[START]

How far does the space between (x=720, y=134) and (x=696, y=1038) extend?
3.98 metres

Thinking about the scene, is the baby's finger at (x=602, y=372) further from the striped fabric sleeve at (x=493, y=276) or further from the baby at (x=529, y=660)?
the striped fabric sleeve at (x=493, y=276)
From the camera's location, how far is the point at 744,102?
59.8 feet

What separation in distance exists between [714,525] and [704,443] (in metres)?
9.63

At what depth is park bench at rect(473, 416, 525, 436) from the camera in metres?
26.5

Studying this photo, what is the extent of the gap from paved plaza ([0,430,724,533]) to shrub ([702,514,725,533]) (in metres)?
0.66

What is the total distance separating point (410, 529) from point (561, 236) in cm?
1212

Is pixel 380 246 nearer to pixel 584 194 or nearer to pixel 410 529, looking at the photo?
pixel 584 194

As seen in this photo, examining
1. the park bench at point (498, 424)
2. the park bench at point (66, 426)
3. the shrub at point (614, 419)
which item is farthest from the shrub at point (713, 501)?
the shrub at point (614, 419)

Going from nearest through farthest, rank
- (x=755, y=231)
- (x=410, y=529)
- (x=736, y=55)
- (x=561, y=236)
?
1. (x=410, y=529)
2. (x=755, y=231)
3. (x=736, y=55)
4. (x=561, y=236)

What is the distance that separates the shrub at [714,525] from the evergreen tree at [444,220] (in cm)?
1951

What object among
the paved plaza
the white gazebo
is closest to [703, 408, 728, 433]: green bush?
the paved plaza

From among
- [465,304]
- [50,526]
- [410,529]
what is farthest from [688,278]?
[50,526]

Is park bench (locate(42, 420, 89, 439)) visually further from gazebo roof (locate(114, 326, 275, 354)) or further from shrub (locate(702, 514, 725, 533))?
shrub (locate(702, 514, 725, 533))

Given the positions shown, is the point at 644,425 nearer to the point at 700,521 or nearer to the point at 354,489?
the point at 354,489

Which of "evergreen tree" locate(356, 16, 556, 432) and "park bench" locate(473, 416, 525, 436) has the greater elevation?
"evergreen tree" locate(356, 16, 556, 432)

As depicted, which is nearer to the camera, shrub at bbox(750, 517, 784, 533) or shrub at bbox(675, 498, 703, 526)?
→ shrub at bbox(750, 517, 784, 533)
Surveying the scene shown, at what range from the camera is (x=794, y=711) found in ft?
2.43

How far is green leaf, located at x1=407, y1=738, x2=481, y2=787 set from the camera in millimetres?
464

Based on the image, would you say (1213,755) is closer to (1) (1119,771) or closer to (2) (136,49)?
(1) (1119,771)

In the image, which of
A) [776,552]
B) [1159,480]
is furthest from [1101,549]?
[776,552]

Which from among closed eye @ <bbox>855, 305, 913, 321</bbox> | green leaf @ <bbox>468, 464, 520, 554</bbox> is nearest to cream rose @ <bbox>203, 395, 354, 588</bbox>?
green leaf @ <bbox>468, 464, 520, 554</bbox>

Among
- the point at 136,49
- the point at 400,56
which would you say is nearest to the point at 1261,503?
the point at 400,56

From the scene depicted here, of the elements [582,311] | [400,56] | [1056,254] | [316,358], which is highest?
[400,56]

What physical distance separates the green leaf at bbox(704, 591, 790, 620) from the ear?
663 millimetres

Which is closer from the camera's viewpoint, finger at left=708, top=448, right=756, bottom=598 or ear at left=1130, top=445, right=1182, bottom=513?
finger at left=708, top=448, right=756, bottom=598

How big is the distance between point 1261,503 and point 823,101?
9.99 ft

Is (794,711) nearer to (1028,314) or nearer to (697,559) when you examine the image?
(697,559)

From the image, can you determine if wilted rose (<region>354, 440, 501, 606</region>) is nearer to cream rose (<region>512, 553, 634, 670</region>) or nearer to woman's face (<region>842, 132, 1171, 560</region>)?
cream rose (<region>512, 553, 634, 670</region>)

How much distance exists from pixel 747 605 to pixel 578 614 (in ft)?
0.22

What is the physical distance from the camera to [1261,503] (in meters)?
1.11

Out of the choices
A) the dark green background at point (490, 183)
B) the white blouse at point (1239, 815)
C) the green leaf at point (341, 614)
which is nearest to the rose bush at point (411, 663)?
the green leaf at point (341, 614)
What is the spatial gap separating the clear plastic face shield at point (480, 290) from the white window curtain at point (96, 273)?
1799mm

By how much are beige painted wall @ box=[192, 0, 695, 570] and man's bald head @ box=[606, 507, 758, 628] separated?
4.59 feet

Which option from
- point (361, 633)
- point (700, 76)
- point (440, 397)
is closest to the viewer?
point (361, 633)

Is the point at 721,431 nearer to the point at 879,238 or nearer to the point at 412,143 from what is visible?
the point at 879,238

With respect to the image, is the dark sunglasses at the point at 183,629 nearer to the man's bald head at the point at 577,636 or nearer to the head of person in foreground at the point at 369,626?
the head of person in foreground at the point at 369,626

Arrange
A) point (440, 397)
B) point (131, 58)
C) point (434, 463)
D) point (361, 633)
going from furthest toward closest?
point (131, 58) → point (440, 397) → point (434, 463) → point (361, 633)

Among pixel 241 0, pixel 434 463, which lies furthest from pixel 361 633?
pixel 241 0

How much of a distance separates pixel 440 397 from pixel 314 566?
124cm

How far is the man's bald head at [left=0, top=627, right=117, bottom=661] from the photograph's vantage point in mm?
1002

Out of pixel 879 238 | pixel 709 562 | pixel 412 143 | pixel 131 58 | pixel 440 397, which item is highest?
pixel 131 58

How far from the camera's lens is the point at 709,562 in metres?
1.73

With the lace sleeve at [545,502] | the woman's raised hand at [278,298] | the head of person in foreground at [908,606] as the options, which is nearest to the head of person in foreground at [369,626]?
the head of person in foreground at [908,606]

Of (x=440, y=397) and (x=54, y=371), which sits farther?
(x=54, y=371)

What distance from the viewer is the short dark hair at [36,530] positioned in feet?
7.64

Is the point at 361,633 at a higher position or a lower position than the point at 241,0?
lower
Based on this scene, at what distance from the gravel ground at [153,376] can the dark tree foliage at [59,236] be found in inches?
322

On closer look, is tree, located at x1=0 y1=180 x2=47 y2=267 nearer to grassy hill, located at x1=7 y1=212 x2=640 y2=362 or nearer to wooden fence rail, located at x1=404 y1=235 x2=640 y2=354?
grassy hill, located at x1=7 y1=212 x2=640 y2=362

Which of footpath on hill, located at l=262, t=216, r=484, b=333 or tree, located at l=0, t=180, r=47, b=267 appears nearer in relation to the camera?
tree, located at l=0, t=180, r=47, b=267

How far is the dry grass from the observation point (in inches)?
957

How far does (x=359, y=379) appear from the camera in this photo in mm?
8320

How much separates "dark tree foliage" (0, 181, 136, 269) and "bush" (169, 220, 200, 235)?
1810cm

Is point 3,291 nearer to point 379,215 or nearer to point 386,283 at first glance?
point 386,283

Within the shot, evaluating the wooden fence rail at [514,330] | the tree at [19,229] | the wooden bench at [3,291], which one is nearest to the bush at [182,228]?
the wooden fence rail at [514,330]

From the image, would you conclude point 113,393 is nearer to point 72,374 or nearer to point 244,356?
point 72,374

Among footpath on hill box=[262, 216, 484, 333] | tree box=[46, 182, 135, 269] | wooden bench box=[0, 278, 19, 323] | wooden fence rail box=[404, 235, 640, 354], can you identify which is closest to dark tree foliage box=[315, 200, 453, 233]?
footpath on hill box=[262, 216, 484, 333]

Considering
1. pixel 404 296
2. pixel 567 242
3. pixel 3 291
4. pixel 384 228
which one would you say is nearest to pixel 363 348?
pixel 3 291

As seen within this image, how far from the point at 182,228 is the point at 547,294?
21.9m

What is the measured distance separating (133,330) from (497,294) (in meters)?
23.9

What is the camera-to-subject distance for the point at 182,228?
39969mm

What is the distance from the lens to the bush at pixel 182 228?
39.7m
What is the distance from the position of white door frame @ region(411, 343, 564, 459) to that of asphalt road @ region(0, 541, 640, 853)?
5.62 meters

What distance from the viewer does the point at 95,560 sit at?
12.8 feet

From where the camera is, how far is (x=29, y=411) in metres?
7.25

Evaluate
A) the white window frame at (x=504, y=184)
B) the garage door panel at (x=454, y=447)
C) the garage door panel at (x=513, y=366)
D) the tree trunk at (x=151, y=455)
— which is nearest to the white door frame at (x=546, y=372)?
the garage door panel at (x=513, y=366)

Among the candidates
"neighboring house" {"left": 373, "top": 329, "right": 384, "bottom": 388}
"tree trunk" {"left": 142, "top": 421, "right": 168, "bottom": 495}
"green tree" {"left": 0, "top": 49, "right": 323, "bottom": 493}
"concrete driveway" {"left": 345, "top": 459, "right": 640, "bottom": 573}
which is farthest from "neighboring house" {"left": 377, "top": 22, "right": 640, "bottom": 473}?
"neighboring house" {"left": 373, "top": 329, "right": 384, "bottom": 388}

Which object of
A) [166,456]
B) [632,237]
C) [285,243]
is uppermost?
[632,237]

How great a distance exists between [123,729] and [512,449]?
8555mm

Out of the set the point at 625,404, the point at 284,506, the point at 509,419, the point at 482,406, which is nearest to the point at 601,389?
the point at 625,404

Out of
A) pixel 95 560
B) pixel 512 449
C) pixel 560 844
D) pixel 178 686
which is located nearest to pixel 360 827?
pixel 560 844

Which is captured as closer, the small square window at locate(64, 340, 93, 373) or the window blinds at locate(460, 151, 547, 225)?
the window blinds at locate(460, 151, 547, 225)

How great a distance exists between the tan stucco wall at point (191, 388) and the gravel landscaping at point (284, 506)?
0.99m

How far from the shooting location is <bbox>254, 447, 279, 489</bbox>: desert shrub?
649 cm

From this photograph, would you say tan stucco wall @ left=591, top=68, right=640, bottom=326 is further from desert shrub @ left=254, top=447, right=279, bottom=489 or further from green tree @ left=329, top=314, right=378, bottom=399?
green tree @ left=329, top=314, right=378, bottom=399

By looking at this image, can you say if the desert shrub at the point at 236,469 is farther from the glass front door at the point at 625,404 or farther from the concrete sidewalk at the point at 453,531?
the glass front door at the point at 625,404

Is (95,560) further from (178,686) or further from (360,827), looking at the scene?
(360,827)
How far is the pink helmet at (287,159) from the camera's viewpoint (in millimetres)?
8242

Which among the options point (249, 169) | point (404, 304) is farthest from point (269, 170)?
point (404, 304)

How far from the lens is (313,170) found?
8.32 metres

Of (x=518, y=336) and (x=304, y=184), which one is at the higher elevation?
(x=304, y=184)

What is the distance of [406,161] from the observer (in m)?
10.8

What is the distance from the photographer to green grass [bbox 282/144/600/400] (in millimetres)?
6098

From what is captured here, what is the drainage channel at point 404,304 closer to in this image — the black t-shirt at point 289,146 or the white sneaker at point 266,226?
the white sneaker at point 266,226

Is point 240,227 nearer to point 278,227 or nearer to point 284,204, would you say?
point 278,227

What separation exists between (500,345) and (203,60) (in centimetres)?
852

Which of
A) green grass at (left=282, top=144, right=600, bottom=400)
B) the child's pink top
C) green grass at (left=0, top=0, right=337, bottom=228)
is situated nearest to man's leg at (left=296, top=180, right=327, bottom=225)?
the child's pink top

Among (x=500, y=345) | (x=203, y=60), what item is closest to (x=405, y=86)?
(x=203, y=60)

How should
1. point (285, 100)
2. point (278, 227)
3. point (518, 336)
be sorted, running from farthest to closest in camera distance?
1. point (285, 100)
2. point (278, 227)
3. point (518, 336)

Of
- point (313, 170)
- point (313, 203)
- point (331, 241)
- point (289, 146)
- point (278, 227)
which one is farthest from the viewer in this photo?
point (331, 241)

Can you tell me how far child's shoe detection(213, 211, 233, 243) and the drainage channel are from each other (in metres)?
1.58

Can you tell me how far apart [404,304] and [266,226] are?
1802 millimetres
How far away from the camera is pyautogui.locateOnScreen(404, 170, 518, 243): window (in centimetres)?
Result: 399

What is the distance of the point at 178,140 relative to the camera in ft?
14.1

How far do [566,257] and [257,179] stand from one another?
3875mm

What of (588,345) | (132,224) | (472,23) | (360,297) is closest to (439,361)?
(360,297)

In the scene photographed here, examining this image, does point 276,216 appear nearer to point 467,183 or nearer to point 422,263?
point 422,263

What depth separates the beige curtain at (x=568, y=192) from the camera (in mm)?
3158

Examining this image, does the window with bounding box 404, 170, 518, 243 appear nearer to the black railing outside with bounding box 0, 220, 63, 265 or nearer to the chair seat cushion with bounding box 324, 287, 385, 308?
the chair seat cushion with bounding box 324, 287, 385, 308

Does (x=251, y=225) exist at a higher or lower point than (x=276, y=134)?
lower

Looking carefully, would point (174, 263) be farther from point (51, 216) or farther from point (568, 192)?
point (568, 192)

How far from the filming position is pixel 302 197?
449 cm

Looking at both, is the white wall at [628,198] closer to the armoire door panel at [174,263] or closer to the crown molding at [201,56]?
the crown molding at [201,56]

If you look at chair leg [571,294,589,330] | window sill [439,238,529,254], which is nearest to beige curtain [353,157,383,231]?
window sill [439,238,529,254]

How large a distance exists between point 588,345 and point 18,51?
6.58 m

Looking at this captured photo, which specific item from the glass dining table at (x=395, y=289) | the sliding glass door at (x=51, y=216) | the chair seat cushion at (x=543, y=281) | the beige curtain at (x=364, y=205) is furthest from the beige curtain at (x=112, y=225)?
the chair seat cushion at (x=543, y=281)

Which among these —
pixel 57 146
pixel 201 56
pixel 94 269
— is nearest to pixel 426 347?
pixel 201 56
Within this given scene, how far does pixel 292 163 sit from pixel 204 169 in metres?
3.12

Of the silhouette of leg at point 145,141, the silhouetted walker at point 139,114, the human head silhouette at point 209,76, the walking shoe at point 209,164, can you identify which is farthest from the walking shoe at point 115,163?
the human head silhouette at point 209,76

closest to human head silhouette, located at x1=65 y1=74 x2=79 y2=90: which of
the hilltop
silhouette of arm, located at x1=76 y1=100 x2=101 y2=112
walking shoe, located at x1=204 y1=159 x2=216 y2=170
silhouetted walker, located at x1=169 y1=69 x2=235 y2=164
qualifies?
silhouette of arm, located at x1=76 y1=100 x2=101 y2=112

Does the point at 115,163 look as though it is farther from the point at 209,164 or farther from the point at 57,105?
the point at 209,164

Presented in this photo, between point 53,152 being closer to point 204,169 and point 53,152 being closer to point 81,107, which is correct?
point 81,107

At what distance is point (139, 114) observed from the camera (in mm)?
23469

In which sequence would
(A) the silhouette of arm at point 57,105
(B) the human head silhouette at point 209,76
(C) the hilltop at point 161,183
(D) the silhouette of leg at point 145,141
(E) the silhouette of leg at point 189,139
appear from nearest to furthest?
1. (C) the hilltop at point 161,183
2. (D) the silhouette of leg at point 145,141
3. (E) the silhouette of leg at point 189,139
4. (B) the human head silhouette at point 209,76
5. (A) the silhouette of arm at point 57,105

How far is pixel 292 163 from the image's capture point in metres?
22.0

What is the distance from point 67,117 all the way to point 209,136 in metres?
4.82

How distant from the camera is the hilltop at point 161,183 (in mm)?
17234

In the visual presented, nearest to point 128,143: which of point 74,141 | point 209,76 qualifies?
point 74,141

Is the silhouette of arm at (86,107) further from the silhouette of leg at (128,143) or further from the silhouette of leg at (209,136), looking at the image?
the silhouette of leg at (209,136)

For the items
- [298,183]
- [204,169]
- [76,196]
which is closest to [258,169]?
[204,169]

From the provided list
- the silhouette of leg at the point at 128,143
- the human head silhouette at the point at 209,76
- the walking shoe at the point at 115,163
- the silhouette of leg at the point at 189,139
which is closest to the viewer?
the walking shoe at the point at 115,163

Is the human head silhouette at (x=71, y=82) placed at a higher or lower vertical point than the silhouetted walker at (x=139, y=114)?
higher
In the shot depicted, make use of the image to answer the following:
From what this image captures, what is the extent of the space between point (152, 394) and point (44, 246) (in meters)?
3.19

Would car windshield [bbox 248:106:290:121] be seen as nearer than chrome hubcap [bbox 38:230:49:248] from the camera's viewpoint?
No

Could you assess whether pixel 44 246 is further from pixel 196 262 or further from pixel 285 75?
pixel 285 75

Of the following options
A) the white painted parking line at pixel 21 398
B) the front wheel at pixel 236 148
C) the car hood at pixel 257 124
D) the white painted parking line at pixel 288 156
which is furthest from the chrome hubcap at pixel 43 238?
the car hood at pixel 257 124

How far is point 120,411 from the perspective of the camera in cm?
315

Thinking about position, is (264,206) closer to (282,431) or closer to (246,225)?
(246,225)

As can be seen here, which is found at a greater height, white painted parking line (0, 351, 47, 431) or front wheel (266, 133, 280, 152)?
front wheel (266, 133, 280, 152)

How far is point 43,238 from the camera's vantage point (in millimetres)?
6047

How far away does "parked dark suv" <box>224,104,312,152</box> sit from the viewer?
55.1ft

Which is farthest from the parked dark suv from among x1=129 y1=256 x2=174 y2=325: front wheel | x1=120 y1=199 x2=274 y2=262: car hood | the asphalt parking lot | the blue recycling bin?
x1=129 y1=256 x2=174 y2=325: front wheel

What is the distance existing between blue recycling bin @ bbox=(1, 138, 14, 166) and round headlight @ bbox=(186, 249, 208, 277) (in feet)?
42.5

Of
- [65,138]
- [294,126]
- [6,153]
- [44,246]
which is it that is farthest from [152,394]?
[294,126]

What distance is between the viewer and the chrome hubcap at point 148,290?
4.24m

[END]

▶ Task to complete
Write out exactly the lines starting with the one that holds "How far away does" and running through the last line above.

▶ Written response
How far away does "parked dark suv" <box>224,104,312,152</box> sit from the viewer?
55.1ft

Which is farthest from the parked dark suv from among x1=129 y1=256 x2=174 y2=325: front wheel | x1=120 y1=199 x2=274 y2=262: car hood | the asphalt parking lot | the blue recycling bin?
x1=129 y1=256 x2=174 y2=325: front wheel

What is the distance existing between blue recycling bin @ bbox=(1, 138, 14, 166) and round headlight @ bbox=(186, 249, 208, 277) (in feet)?
42.5

Of
- [65,138]
- [294,126]
- [6,153]
- [44,246]
which is it that is farthest from [152,394]?
[294,126]

What distance is between the viewer and the chrome hubcap at point 148,290?
4.24m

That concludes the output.